Análisis Sleeping Dogs
Las tríadas hongkonesas se han dejado arrastrar por las mejores ideas del sandbox criminal y algunas propuestas frescas para el género. Sleeping Dogs es uno de los títulos del verano y del año para Xbox 360, PC y PlayStation 3, una evolución tangible dentro de los videojuegos abiertos, grandes y bien terminados, pero para nada sorprendente o genuino. Wei Shen empuña su destino.Variedad y tamaño son dos garantías de calidad en todo videojuego, pero Sleeping Dogs no se conforma con esto y busca recoger todo lo avanzado hasta hoy en los géneros de los mundos abiertos o la acción, tomando características de mastodontes como Batman: Arkham City, Deus Ex: Human Revolution, Saint’s Row: The Third y, por supuesto, Grand Theft Auto IV, al que referencia e imita exponencialmente con estupendos resultados. Su desarrolladora, United Front Games, partía de una base ambiciosa: conseguir el mejor sandbox jamás hecho sin descuidar por ello una trama madura y compleja, digna de las películas orientales ambientadas en el mundo del crimen, como algunos de los éxitos de John Woo. La ambientación, aspecto gráfico y redondez de los personajes eran otros factores clave para lograr un guión perfectamente representado, quizá no tan bien conseguidos como otros muchos apartados centrales.

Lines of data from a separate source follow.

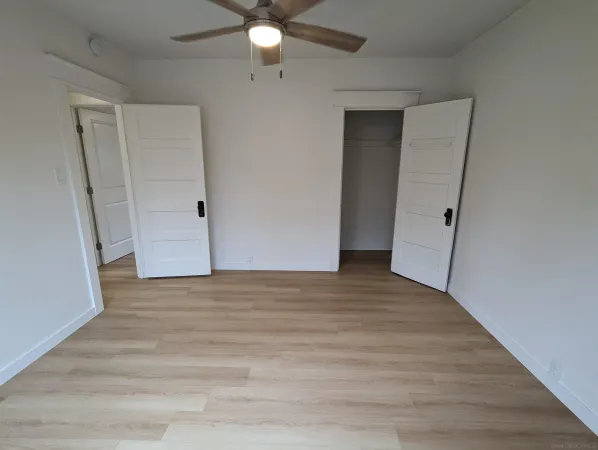 a view of an empty room with wooden floor
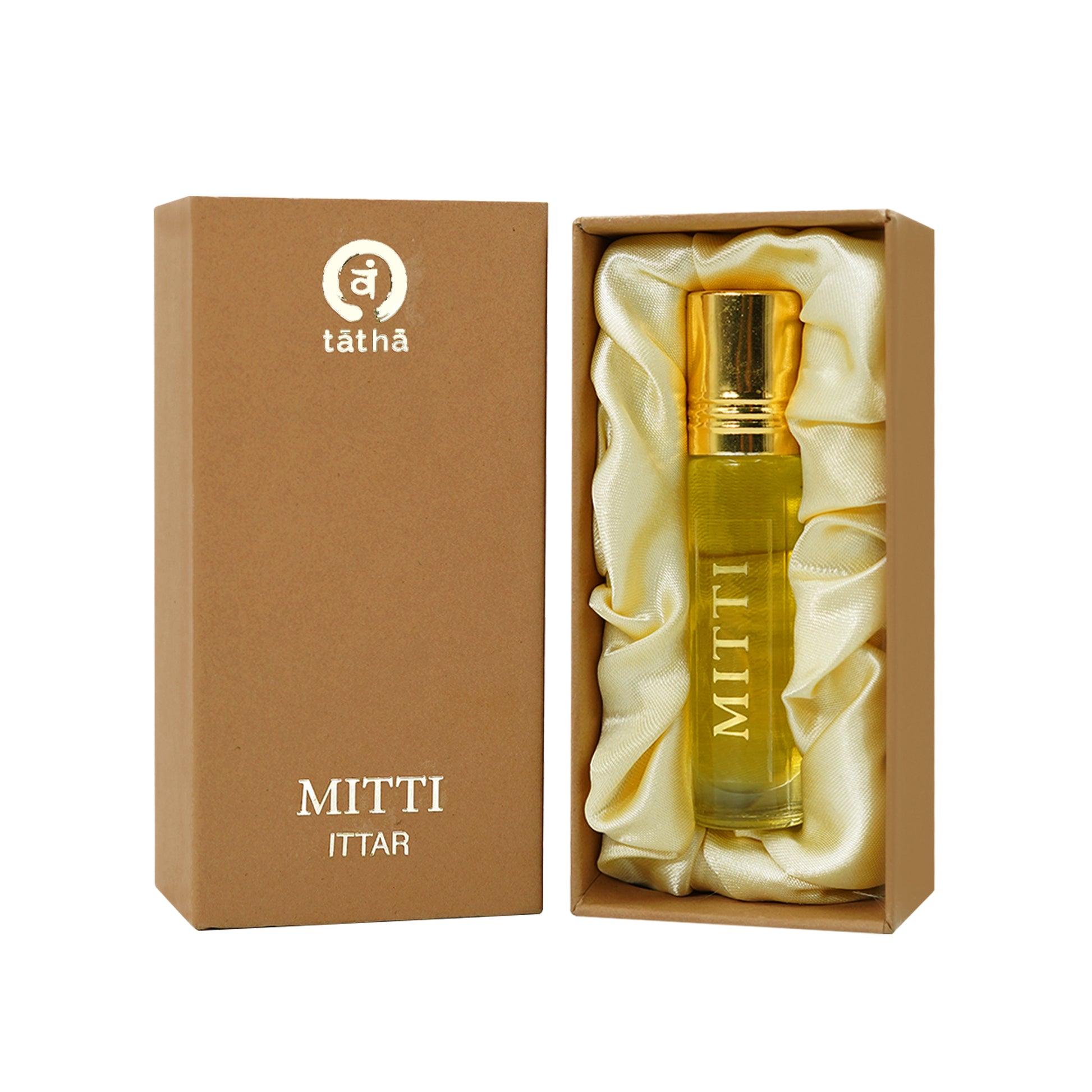Tatha Mitti Attar 10ml in a white glass bottle with golden cap, shown inside its box both open and closed.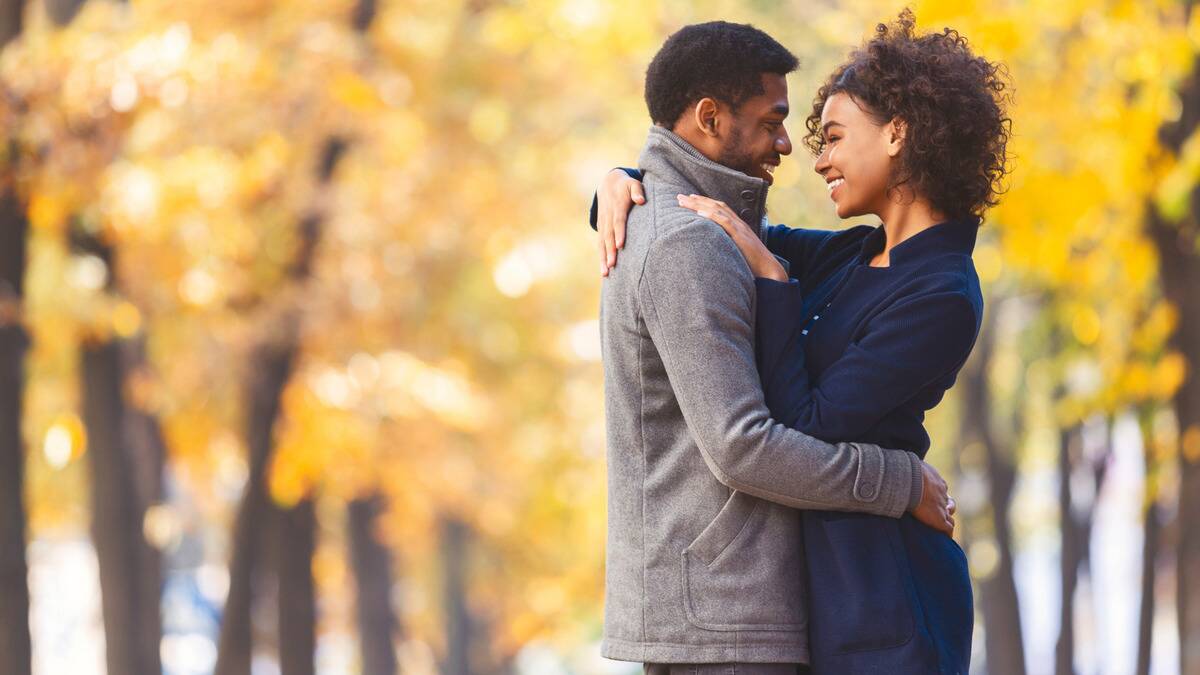 A couple standing outside, smiling as they look into each other's eyes, arms around each other.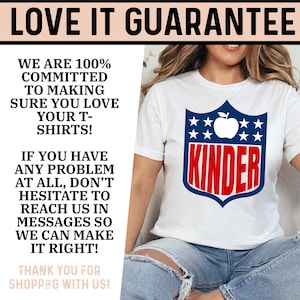 May include: White t-shirt with a red, white, and blue shield design. The shield has an apple and stars and the word "KINDER" in red letters.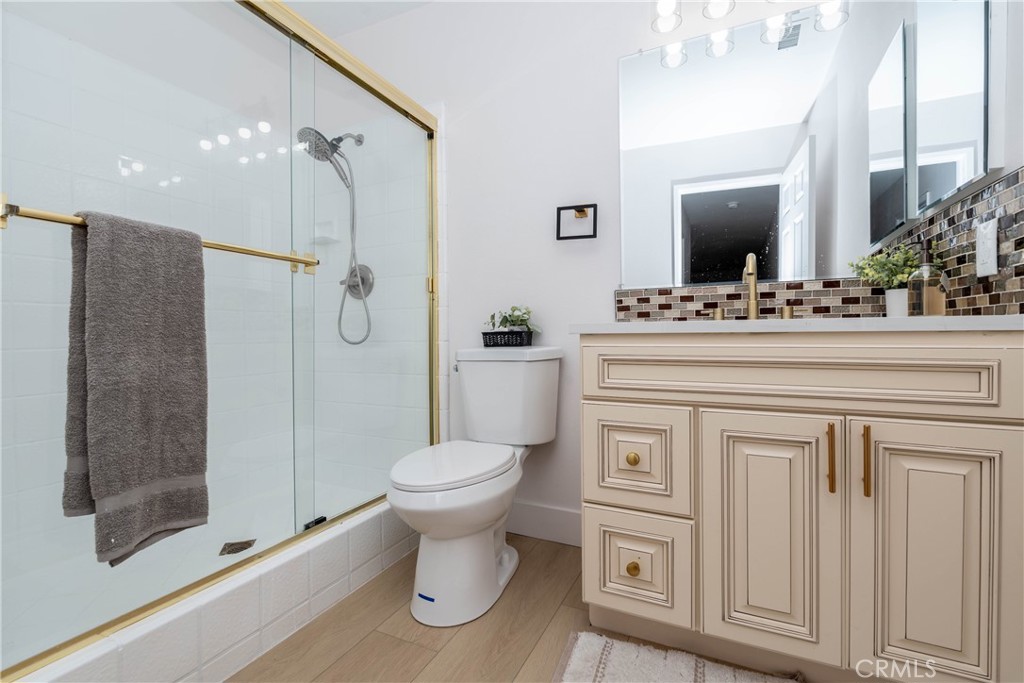 16066 Rancho Verde Circle Riverside, CA 92506 - Photo 18 of 29 a bathroom with a sink toilet a mirror and shower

Durante los combates, muy habituales, dispondremos de una gran cantidad de movimientos de lucha, destacando por encima de todos las ejecuciones finales a cámara lenta.
Sleeping Dogs puede considerarse uno de los juegos del verano por muchos motivos, pero principalmente porque es muy duradero y está perfectamente tratado en la mayoría de sus facetas, tanto técnicas como jugables. Lo respalda el trabajo concienzudo de un vasto equipo durante más de cuatro años, proceso largo y con alarmantes parones que ha acabado por llevarse a buen puerto. Tiene ases en su manga que lo hacen directamente atractivo y apetecible, como la ambientación hongkonesa, la plena libertad de movimiento o la cantidad de material al alcance del jugador, pero sobre todo sabe llenar un vacío en el género sandbox que no ha sido llenado todavía, tampoco por el prometedor Grand Theft Auto V, al que este Sleeping Dogs, de entrada, no tendrá nada que envidiar, salvo sorpresas demasiado agradables con el futuro título de Rockstar.
La enormidad y generosidad de contenidos es quizá el punto más destacable de Sleeping Dogs, que se esfuerza por invitarnos a rejugar sus misiones y compartir los resultados con el resto del mundo, tendrá diversos DLCs que amplíen la historia, muchos coleccionables para encontrar disgregados por el nada despreciable mapa de Hong Kong, el llamado Club Social donde ponernos en contacto con el resto de jugadores del título y formar un sistema de comunidad con torneos y eventos, etc. Si terminar su hilo de misiones central no nos va a llevar menos de 14 horas -menos de lo habitual-, sacarle el verdadero partido al juego al completo puede suponer más de 140, diez veces más, ya que una gran parte de su encanto está en ir descubriendo todo lo que a priori esconde pero poco a poco va enseñando, dejando la sensación de que no para de crecer y aumentar sus posibilidades. Obviamente, como en la mayoría de casos, la trama principal está compuesta por los mejores momentos, dejando lo menos sorprendente para todo esto que llamamos “opcional”.